今回の取材ツアーでは2日間に渡って、生活の中に溶け込んだ“ウッドデザイン”に注目。建築関係の家庭で育ち2007年度「ミス日本ネイチャー」を受賞、現役の産婦人科医としてテレビや新聞などでコメンテーターとして活躍する丸田佳奈さんとともに、「美しきウッドデザイン」のスポットを巡ってきました。
●丸田佳奈さんProfile
北海道網走市生まれ。大工の曽祖父から続く建築関係の家で育つ。日本大学医学部医学科卒業、2007年度には「ミス日本ネイチャー」を受賞。現役の産婦人科医を務めながら、幅広いメディアでのコメンテーターや講演会などで活躍する二児の母。著書に『キレイの秘訣は女性ホルモン』(小学館)、『間違いだらけの産活』(学研プラス)
公式SNS(https://www.instagram.com/kanamaruta/)
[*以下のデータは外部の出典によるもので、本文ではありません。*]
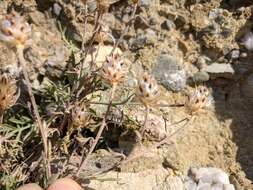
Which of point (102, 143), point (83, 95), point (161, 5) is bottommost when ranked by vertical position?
point (102, 143)

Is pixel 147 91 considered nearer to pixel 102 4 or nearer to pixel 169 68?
pixel 102 4

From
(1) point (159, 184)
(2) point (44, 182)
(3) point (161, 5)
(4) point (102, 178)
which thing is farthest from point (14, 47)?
(3) point (161, 5)

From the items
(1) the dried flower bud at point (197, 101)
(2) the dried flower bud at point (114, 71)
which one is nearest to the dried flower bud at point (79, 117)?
(2) the dried flower bud at point (114, 71)

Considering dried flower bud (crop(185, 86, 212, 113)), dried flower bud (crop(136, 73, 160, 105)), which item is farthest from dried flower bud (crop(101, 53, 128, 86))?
dried flower bud (crop(185, 86, 212, 113))

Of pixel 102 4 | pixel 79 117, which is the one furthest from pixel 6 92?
pixel 102 4

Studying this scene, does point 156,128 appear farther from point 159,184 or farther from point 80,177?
point 80,177

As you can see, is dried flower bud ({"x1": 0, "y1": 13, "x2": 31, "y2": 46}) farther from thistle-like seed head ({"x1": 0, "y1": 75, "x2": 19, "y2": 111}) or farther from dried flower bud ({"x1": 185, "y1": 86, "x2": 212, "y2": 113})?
dried flower bud ({"x1": 185, "y1": 86, "x2": 212, "y2": 113})

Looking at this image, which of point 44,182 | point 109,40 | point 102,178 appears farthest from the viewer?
point 109,40

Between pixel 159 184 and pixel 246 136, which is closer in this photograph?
pixel 159 184

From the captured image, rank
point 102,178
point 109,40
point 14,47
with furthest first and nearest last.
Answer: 1. point 109,40
2. point 102,178
3. point 14,47
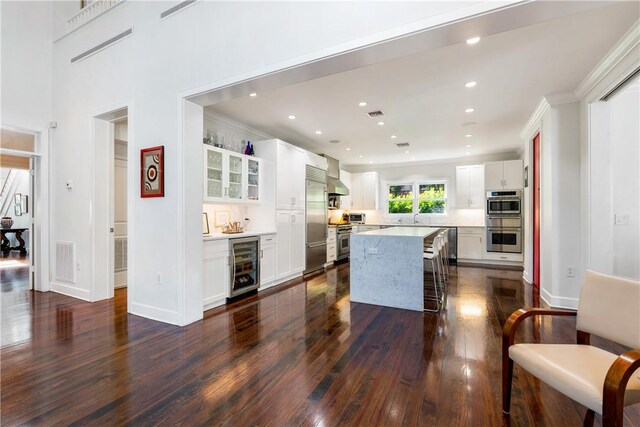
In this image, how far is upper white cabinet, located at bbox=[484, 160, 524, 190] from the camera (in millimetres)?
6230

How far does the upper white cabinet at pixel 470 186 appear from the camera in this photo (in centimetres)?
713

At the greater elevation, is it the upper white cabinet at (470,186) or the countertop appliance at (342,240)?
the upper white cabinet at (470,186)

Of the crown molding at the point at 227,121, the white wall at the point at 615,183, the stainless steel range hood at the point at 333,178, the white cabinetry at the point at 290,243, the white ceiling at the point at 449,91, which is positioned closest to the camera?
the white ceiling at the point at 449,91

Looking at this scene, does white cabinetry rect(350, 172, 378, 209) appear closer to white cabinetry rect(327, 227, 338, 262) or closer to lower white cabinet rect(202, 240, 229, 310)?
white cabinetry rect(327, 227, 338, 262)

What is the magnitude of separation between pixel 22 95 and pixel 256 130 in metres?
3.21

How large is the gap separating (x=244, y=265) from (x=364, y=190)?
5005 millimetres

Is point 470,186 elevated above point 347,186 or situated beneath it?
situated beneath

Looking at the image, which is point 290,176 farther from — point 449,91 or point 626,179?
point 626,179

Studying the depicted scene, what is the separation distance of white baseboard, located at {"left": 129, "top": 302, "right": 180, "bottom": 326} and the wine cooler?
83cm

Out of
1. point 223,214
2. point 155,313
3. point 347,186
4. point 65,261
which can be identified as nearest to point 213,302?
point 155,313

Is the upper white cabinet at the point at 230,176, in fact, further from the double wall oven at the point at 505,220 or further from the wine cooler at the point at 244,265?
the double wall oven at the point at 505,220

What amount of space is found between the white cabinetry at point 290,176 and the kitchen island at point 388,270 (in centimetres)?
159

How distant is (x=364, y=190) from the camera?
27.5 feet

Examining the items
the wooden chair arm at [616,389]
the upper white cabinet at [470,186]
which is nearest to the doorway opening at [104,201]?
the wooden chair arm at [616,389]
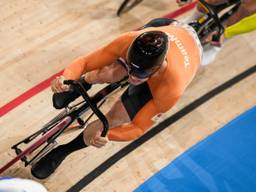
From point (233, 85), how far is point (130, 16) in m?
1.43

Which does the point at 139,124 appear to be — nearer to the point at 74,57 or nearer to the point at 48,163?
the point at 48,163

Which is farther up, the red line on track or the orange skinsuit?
the orange skinsuit

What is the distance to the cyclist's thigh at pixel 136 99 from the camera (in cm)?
314

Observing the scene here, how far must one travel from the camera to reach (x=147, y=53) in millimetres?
2500

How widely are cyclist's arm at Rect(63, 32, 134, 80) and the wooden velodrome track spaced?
975 mm

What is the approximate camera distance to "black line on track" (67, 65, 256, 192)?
144 inches

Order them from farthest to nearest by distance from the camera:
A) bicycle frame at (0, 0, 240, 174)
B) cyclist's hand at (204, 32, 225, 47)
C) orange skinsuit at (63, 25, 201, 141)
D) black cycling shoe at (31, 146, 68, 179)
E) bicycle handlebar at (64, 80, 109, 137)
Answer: cyclist's hand at (204, 32, 225, 47)
black cycling shoe at (31, 146, 68, 179)
bicycle frame at (0, 0, 240, 174)
orange skinsuit at (63, 25, 201, 141)
bicycle handlebar at (64, 80, 109, 137)

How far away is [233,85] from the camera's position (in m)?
4.40

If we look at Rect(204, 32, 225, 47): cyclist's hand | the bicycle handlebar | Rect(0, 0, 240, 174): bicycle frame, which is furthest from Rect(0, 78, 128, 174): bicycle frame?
Rect(204, 32, 225, 47): cyclist's hand

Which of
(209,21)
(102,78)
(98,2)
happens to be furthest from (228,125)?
(98,2)

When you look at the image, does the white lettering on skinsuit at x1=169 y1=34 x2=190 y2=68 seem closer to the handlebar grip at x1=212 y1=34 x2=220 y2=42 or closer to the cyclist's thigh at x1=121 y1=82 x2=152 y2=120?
the cyclist's thigh at x1=121 y1=82 x2=152 y2=120

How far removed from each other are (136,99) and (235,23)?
1542 millimetres

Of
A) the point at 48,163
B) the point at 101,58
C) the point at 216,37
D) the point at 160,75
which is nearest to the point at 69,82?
the point at 101,58

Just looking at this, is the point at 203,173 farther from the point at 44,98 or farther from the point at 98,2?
the point at 98,2
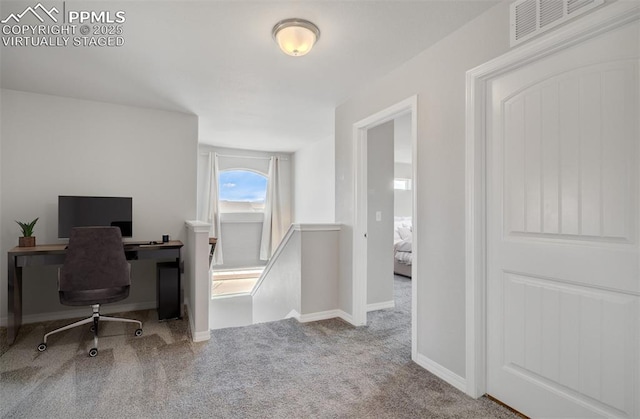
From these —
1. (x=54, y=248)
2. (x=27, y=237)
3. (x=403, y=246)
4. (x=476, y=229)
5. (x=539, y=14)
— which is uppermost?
(x=539, y=14)

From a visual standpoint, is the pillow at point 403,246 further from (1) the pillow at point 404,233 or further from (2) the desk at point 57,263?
(2) the desk at point 57,263

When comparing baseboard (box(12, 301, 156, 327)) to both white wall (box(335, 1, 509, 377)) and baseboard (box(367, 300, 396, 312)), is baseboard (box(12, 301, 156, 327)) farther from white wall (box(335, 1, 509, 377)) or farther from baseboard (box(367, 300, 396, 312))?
white wall (box(335, 1, 509, 377))

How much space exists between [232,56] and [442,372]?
9.10 ft

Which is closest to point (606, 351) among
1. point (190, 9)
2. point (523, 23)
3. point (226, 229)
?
point (523, 23)

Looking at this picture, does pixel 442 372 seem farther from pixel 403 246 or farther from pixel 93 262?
pixel 403 246

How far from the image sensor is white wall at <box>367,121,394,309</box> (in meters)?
3.81

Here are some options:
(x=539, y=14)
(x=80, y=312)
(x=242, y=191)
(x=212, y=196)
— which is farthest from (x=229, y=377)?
(x=242, y=191)

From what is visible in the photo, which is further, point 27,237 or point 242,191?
point 242,191

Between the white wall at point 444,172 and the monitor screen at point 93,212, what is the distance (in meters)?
3.04

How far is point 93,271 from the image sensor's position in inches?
107

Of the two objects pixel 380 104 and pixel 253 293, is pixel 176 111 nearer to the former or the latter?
pixel 380 104

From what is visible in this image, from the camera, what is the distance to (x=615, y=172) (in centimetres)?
146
公式ブログ(https://ameblo.jp/maruta-kana/)
TVのコメンテイターとしても活躍する丸田佳奈さん
【開催概要】
日時:2024年2月10日(土)〜11日(日)
場所:和歌山県西牟婁郡白浜町、田辺市、伊都郡かつらぎ町、伊都郡高野町、和歌山市
企画:一般社団法人日本ウッドデザイン協会 木のおもてなしツアー分科会
◎1日目視察
南紀白浜空港
アドベンチャーワールド
タナベエンプラス(ウッドデザイン賞受賞作)
キャラバンサライ
紀州備長炭記念公園
道の駅水の郷日高川 龍游(ウッドデザイン賞受賞作の展示あり)
家具工房「G.WORKS」
山荘 天の里(ウッドデザイン賞受賞作)
◎2日目視察
世界遺産 丹生都比売神社
高野山千年の森(森林セラピー)
高野山宿坊恵光寺
奥之院・金剛峯寺・壇上伽藍
道の駅 くしがきの里(ウッドデザイン賞受賞作)
伊太祁曽神社
【1日目】
『視察1 タナベエンプラス』
環境保護に貢献できる「あかね材」のアイテムをセレクト
美しい木材で組まれた屋根の構造が目を引く
「縁を結び交流と共同を生み出す」をテーマに掲げ、JR紀伊田辺駅前で2020年に誕生。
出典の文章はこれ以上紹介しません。